Так проходит вся эта ночь. Бухают взрывы. (Я как сейчас их слышу – как будто это сегодня происходит). Никто ничего не понимает. И только на другой день мы узнаем: началась война. Это бомбили Севастополь.
Откуда взялась папина телеграмма? Утром, 14 июня, отец, как всегда, подошел к газетному стенду. Он получал газеты, а когда был вне дома, читал их на улице – везде были стенды со свежими газетами. В газете было заявление ТАСС, – есть мнение, что его сам Сталин писал, – и там было ясно сказано: не поддавайтесь панике, у нас пакт с Германией, все нормально, это просто у них маневры на границе, не придавайте этому значения, отдыхайте спокойно. И я знаю, что тетя нашего близкого друга Жени Тодеса тогда спокойно уехала с дочерью отдыхать в Пятигорск. Еврейка. Больше ее никто не видел. Пятигорск был одним из первых мест, где появились газовые камеры.
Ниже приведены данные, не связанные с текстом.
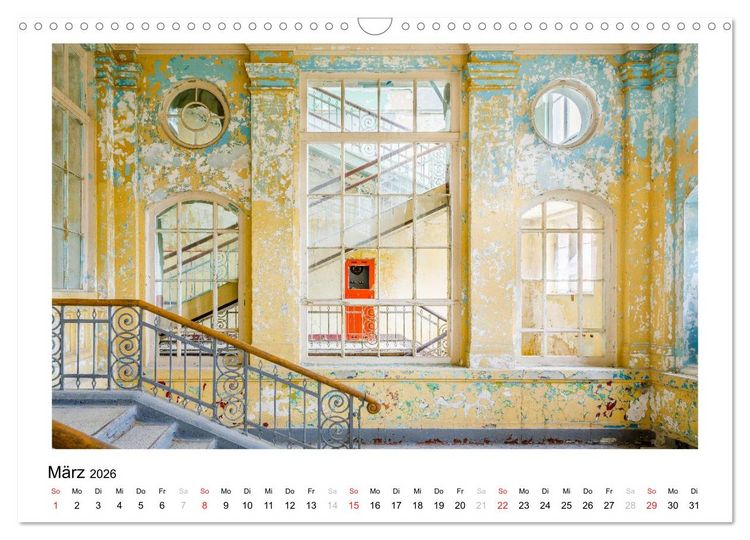 Produktbild: Berlin - Portrait einer Hauptstadt (Wandkalender 2026 DIN A3 quer), CALVENDO Monatskalender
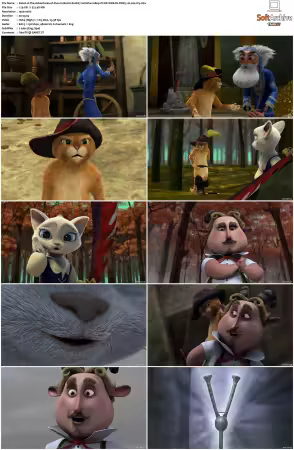 The Adventures of Puss in Boots S02 1080p PCOK WEB-DL DDP5.1 H264-iVy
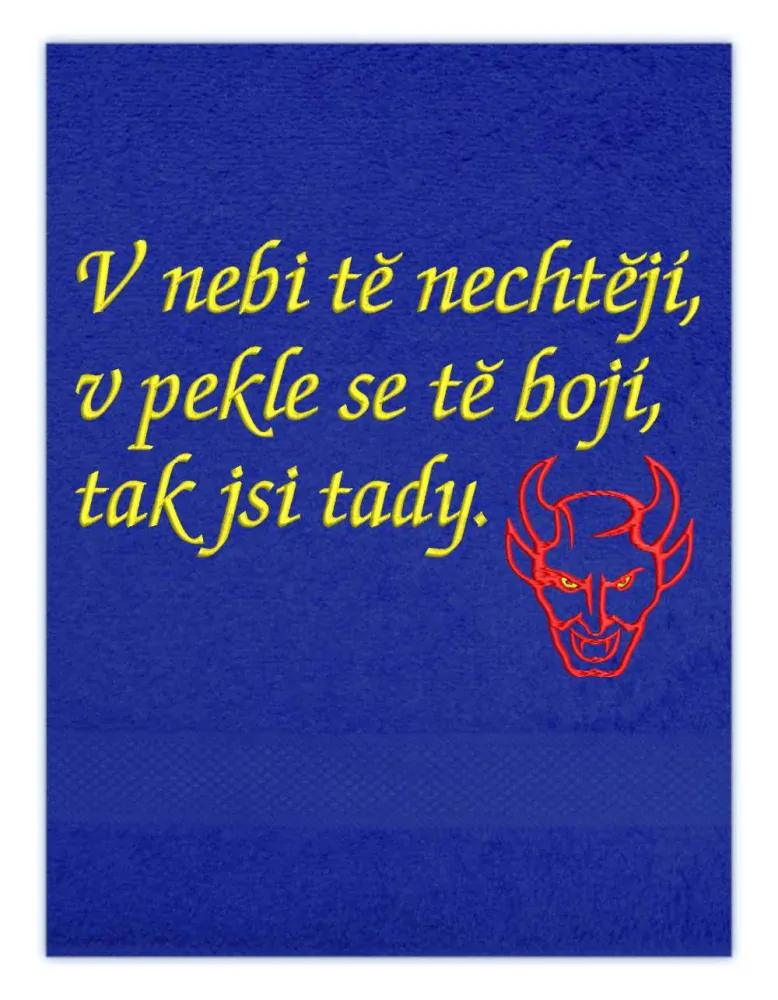 Osuška-Čert 1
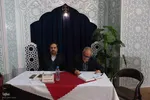 رقابت رشته حفط و قرائت بخش آقایان مسابقات سراسری قرآن‎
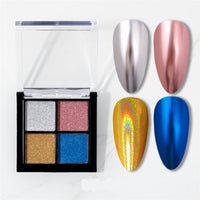 Holographics Laser Nail Glitter-Sequins & Glitter-Golonzo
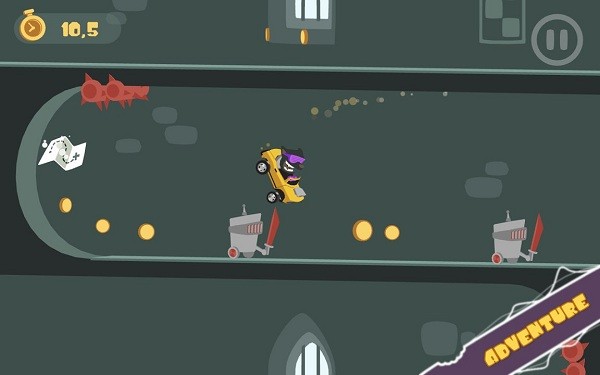 時髦的卡丁車游戲 v1.6.13 安卓版 2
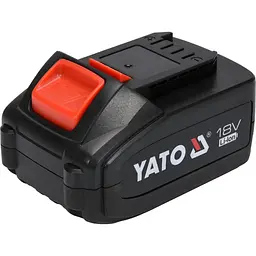 Акумулятор для електроінструменту Yato YT-82843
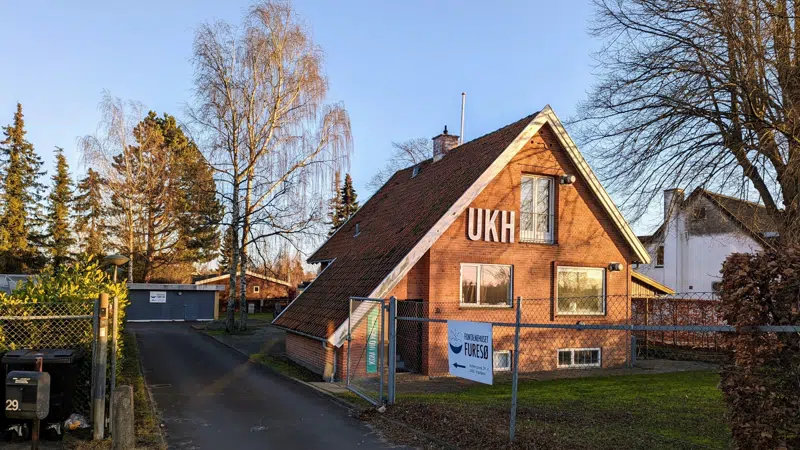 Foto af Ungekulturhuset på Ballerupvej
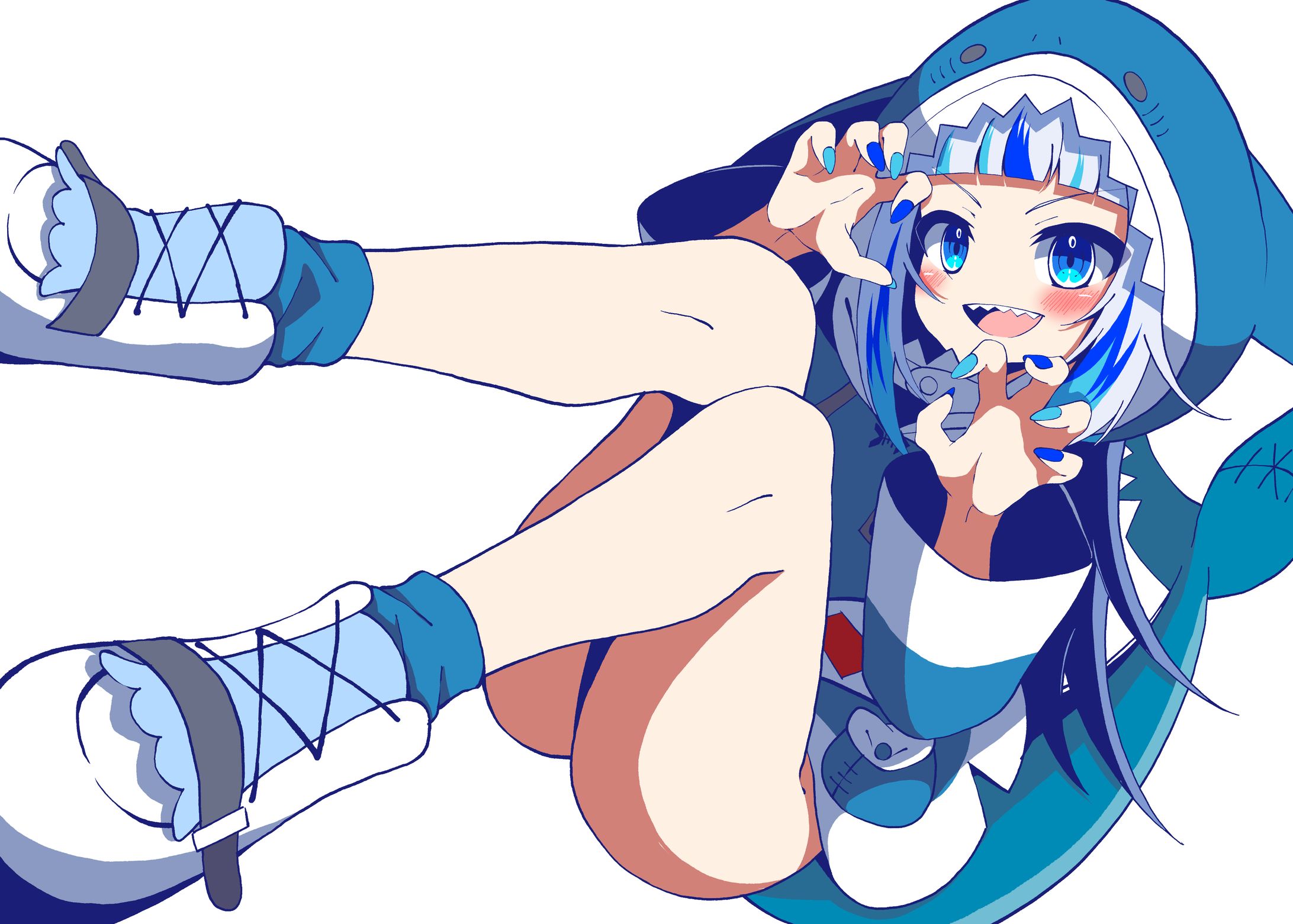 Gura chan -1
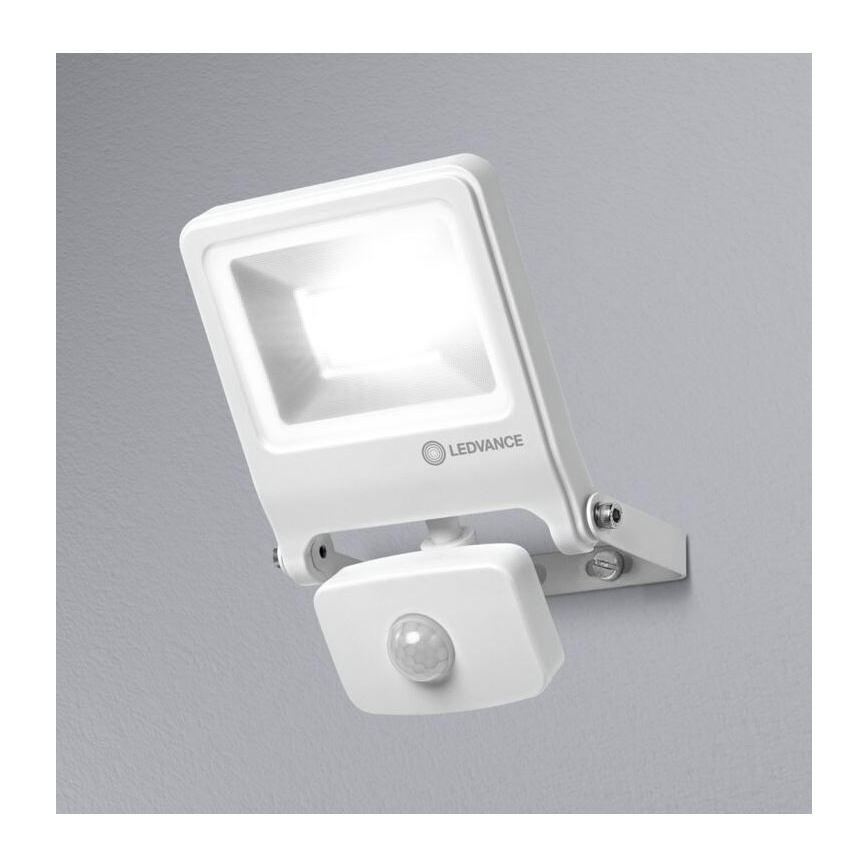 Ledvance - LED Reflector con sensor ENDURA LED/20W/230V IP44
Но самое интересное – поведение моего отца. В 19 лет, в 1920 году, он вступил в партию. Он тогда был командиром партизанского отряда в Дагестане. С тех пор верил социалистическим идеям, верил в то, что он работает на нужное дело, и совершенно доверял Сталину, не сомневался в нем. О его реакции на заявление ТАСС я не успела его расспросить, восстановила ее сама.